▸ **Requirement A**
Copy the listing under Data items line by line, leaving out the pictures.

▸ **Excerpt provided**
------------------------

Being called, Enoch shrank back in fear and pleaded his unfitness, protesting among other things that he was “but a lad,” although sixty-five years old at the time! (Moses 6:31.) How is that strange anomaly to be explained? Joseph Smith could have known of none of the writings below which also deal with it. Where did he get the idea? Certainly not from apocryphal sources, although it appears not uncommonly in them. Just a few examples:
Gorion, Sagen der Juden, 1:294f: The Metatron has 70 names, but the King calls me “the Lad.” Why? 296. Because I act in the capacity of one who was before me, even Enoch, who was called “the Lad” 297. because he was the youngest of the hosts.
Migne, Dictionnaire des Apocryphes, 1:165. Enoch: “I heard my brothers say when I was small how wicked the world is; how then can I all alone achieve anything? If only my brothers were here I could ask them! Yet youthful though I am, I am still older than my brothers, though the last to come into this world. …”
Beit ha-Midrasch, 5:172: “… I am small [qatan, young] in the midst of them [The Watchers, of vast age, to whom he was sent], and am but a lad among them in days and months and years; in view of which they call me ‘Lad.’”

------------------------

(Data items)
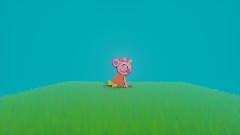 Peppa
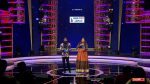 Super Singer Season 8 (vijay) Episode Full Episode 3 Watch Online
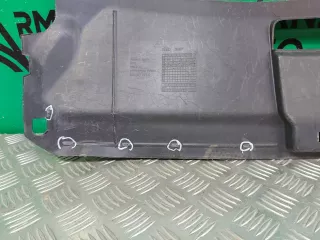 8u0807081c Кожух замка капота Audi Q3 1 Арт ARM251128, вид 10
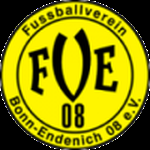 FV Bonn-Endenich 08 logo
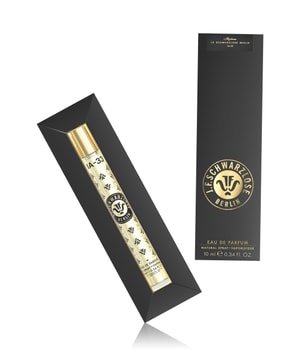 J.F. Schwarzlose Berlin 1A-33 Eau de Parfum 10 ml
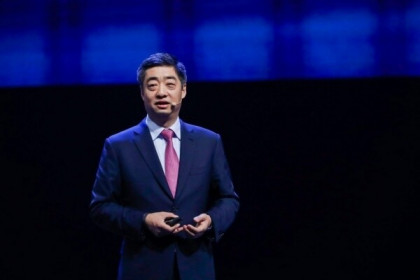 Lệnh cấm của Mỹ gián tiếp ảnh hưởng tới người dùng Huawei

------------------------

▸ **Requirement B**
Reproduce the passage on Enoch, everything from "Being called, Enoch" down to "of the hosts.", switching "sixty-five years old" to "65 years old".

▸ **Response box A**
 Peppa
 Super Singer Season 8 (vijay) Episode Full Episode 3 Watch Online
 8u0807081c Кожух замка капота Audi Q3 1 Арт ARM251128, вид 10
 FV Bonn-Endenich 08 logo
 J.F. Schwarzlose Berlin 1A-33 Eau de Parfum 10 ml
 Lệnh cấm của Mỹ gián tiếp ảnh hưởng tới người dùng Huawei

▸ **Response box B**
Being called, Enoch shrank back in fear and pleaded his unfitness, protesting among other things that he was “but a lad,” although 65 years old at the time! (Moses 6:31.) How is that strange anomaly to be explained? Joseph Smith could have known of none of the writings below which also deal with it. Where did he get the idea? Certainly not from apocryphal sources, although it appears not uncommonly in them. Just a few examples:
Gorion, Sagen der Juden, 1:294f: The Metatron has 70 names, but the King calls me “the Lad.” Why? 296. Because I act in the capacity of one who was before me, even Enoch, who was called “the Lad” 297. because he was the youngest of the hosts.